🤖 AI Summary
This work addresses key challenges in tool-augmented large language models, including inconsistent interaction representations, neglect of structural distributions in usage trajectories, and fragmented evaluation benchmarks. To overcome these limitations, the authors propose a unified framework featuring a standardized Query–Action–Observation–Answer representation and introduce an Anchor Linkage mechanism to model cross-turn dependencies. This enables fine-grained evaluation across function calls, turns, and dialogue levels. Leveraging a diverse dataset of over 390k synthetic and real trajectories—spanning single/multi-hop, single/multi-turn, and serial/parallel structures—drawn from a pool of more than 22k tools, the framework employs structure-controlled trajectory augmentation during training. When fine-tuned on Qwen3-8B, the approach achieves a strict exact-match accuracy of 93.0% on single-turn tasks under the high-interference Hybrid-20 setting, substantially outperforming commercial models such as GPT, Gemini, and Claude.
📝 Abstract
Tool-use capability is a fundamental component of LLM agents, enabling them to interact with external systems through structured function calls. However, existing research exhibits inconsistent interaction representations, largely overlooks the structural distribution of tool-use trajectories, and relies on incompatible evaluation benchmarks. We present UniToolCall, a unified framework for tool learning that standardizes the entire pipeline from toolset construction and dataset generation to evaluation.

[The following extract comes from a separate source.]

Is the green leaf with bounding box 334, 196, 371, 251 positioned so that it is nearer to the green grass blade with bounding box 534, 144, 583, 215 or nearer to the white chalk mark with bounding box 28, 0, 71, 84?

The framework curates a large tool pool of 22k+ tools and constructs a hybrid training corpus of 390k+ instances by combining 10 standardized public datasets with structurally controlled synthetic trajectories. It explicitly models diverse interaction patterns, including single-hop vs. multi-hop and single-turn vs. multi-turn, while capturing both serial and parallel execution structures. To support coherent multi-turn reasoning, we further introduce an Anchor Linkage mechanism that enforces cross-turn dependencies. Furthermore, we convert 7 public benchmarks into a unified Query--Action--Observation--Answer (QAOA) representation with fine-grained evaluation at the function-call, turn, and conversation levels. Experiments show that fine-tuning Qwen3-8B on our dataset substantially improves tool-use performance. Under the distractor-heavy Hybrid-20 setting, achieves 93.0% single-turn Strict Precision, outperforming commercial models including GPT, Gemini, and Claude.